In the fall of 2008, alumni, faculty, and students organized a petition drive to push once again for more Asian-American courses and for the creation of a certificate program. Anne Cheng ’85, a professor of English and African-American studies who was involved in the effort, says proponents want to ensure that all students are able to learn about the multiple cultures that combine to make America. The Center for African American Studies was a good first step, she says; the new Latino studies program was a second one.

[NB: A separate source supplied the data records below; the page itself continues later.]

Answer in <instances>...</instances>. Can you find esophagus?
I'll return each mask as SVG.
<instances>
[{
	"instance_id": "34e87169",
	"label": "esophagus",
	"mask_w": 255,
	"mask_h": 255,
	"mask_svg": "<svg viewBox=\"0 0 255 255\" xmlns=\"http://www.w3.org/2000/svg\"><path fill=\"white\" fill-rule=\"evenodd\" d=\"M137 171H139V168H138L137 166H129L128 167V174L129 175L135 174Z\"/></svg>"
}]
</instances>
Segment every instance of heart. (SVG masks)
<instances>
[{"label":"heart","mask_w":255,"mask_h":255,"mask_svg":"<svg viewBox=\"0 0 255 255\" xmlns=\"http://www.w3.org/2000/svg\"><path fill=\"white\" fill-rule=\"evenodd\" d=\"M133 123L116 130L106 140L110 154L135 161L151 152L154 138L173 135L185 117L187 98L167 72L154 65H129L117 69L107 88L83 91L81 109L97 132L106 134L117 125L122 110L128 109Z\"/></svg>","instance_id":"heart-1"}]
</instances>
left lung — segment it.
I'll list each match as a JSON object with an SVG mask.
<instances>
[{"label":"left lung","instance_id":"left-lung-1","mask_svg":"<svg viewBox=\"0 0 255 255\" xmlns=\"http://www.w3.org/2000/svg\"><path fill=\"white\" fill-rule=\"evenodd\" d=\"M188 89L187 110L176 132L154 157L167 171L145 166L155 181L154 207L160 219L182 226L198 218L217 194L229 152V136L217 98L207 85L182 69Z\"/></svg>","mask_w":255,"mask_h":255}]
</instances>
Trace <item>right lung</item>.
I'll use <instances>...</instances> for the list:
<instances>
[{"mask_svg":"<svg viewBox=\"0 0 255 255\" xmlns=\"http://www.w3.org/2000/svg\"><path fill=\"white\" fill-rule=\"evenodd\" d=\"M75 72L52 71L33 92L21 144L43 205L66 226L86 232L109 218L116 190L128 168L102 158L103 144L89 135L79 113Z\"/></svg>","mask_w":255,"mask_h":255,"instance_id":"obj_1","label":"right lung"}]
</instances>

“It is now conspicuous that there is not as much institutional support for Asian-American studies, especially given the number of Asian-American students and alums today,” she observes. (Full disclosure: Cheng is the faculty representative to PAW’s advisory board.)

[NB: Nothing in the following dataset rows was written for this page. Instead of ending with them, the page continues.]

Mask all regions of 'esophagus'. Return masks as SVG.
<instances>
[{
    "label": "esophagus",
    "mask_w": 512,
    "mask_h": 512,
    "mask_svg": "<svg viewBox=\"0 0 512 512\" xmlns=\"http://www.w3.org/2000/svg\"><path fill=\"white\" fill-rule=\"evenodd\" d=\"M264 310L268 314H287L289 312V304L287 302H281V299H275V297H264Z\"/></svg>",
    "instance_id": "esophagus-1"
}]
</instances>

In a memo written to top administrators in 2008, Cheng, along with novelist Chang-rae Lee, director of Princeton’s creative writing program, and Hendrik Hartog, director of the American studies program, suggested that the future of ethnic-studies programs may be best addressed through American studies. “It’s intellectually and politically important not to reify ethnic identities or segregate the study of their histories,” Cheng explains. While the development of ethnic studies in the 1960s and 1970s was progressive and promoted civil rights, she argues, over time these programs have become insular and segregated from the “mainstream” curriculum. “So,” she says, “I propose that, if ethnic studies in the ’60s emerged as a corrective to American studies, then we might think of American studies in the 21st century as a corrective to traditional ethnic studies.”
Provost Christopher Eisgruber ’83 notes that starting a new academic field of study takes time. The criteria for establishing new programs, he says, “focus on the scholarly characteristics of a field, not on student life or performance.” Eisgruber says Princeton continues to monitor “development in Asian-American studies, as we do in other growing fields.” This school year, Princeton is offering two Asian-American studies courses: Cheng taught “Chinatown USA” in the fall, and a visiting scholar, J. Emmanuel Raymundo, a specialist in 20th-century U.S. cultural history, will teach “Asian-American History in a Global Context” in the spring. (Other courses, such as “Discrimination and the Law,” also discuss history and political issues affecting Asian-Americans.)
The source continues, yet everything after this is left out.